Scientists working with the world’s deadliest pathogens are monitored by video cameras, watched through windows and tracked by sensors that know when someone has entered a lab.
“We want to make sure we work safely and that we come home to our families every day as safe as possible,” said Lisa Hensley, chief of viral therapeutics at the U.S. Army Medical Research Institute of Infectious Diseases.
She and other USAMRIID officials spoke to reporters during a tour of a renovated Biosafety Level 4 laboratory suite.
BSL-4 labs are reserved for work on lethal, highly infectious organisms for which no approved treatment exists, such as the Ebola and Marburg viruses. They have negative air pressure to keep germs from escaping, and the scientists wear protective outfits resembling space suits to avoid infection.
USAMRIID’s mission is to develop countermeasures to protect U.S. troops, but research there can also lead to vaccines and treatments for the general population.
Federal spending on such biological defense work has increased since the 2001 anthrax mailings that killed five people and sickened 17 others — an attack the FBI blamed on a USAMRIID researcher, Bruce Ivins, who committed suicide in 2008. Many of his colleagues dispute the FBI’s conclusions.
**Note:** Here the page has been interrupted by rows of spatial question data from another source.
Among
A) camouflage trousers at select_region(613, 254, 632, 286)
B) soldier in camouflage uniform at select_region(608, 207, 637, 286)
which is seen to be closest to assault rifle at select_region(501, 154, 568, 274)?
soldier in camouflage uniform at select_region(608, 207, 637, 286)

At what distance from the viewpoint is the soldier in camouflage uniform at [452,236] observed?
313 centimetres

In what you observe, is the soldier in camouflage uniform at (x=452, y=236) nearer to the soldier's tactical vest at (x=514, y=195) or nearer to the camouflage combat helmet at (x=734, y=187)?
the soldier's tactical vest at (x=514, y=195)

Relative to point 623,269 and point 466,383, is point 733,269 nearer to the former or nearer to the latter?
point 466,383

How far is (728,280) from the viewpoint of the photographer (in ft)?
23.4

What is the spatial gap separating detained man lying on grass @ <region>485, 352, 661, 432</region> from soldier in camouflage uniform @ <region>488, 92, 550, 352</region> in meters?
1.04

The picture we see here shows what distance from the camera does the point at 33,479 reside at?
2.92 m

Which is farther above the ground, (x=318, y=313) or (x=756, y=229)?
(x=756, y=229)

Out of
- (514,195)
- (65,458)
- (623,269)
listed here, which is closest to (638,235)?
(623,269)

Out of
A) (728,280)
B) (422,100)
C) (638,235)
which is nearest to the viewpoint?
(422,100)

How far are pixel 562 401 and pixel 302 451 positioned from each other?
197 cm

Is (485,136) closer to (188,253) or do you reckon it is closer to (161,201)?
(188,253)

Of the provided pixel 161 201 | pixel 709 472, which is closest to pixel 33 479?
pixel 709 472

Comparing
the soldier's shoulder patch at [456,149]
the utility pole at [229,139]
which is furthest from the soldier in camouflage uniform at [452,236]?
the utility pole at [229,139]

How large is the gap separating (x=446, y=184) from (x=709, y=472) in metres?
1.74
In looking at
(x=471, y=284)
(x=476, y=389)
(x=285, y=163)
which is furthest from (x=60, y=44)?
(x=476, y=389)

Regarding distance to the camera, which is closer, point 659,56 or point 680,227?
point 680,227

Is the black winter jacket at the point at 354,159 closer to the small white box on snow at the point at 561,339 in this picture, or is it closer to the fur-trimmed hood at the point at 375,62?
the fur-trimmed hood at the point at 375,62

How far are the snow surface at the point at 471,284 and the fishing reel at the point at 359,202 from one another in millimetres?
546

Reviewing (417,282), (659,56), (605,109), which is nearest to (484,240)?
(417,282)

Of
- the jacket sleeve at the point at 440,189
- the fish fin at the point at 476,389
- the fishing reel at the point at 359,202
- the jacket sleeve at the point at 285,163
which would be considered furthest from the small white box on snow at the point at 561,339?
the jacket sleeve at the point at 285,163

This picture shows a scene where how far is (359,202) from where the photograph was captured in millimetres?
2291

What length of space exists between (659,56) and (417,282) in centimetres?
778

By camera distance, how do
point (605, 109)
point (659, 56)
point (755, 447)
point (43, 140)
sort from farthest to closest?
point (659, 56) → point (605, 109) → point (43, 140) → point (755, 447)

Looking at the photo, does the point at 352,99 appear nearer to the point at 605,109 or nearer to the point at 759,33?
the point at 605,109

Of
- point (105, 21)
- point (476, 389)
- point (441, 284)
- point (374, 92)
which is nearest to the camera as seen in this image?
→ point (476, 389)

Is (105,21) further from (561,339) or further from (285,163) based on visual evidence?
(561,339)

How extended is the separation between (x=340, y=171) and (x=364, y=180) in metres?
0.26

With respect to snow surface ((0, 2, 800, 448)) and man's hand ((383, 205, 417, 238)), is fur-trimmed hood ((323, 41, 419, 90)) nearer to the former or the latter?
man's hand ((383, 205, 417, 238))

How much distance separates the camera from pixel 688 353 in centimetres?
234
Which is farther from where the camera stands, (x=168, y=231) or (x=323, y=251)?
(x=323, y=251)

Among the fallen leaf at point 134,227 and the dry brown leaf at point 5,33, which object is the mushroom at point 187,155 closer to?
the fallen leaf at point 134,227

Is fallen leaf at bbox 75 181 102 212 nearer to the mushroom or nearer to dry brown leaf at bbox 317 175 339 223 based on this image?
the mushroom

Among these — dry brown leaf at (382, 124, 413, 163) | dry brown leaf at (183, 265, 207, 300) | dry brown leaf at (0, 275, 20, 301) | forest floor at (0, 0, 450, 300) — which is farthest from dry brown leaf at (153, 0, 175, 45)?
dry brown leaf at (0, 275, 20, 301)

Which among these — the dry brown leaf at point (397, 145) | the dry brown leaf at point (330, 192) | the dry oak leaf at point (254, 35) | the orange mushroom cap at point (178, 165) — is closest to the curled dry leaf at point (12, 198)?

The anthrax mailings intensified the government’s focus on security at the nation’s growing number of BSL-4 labs. Until 1990, the nation’s only BSL-4 labs were at Fort Detrick and the Centers for Disease Control and Prevention in Atlanta. Today, there are BSL-4 labs at six U.S. locations, according to the CDC, which inspects the facilities.
At least six more labs with BSL-4 space are planned, according to a 2009 Government Accountability Office report. Three will be at Fort Detrick, including a replacement USAMRIID complex that is part of a planned interagency biodefense complex on the Army installation.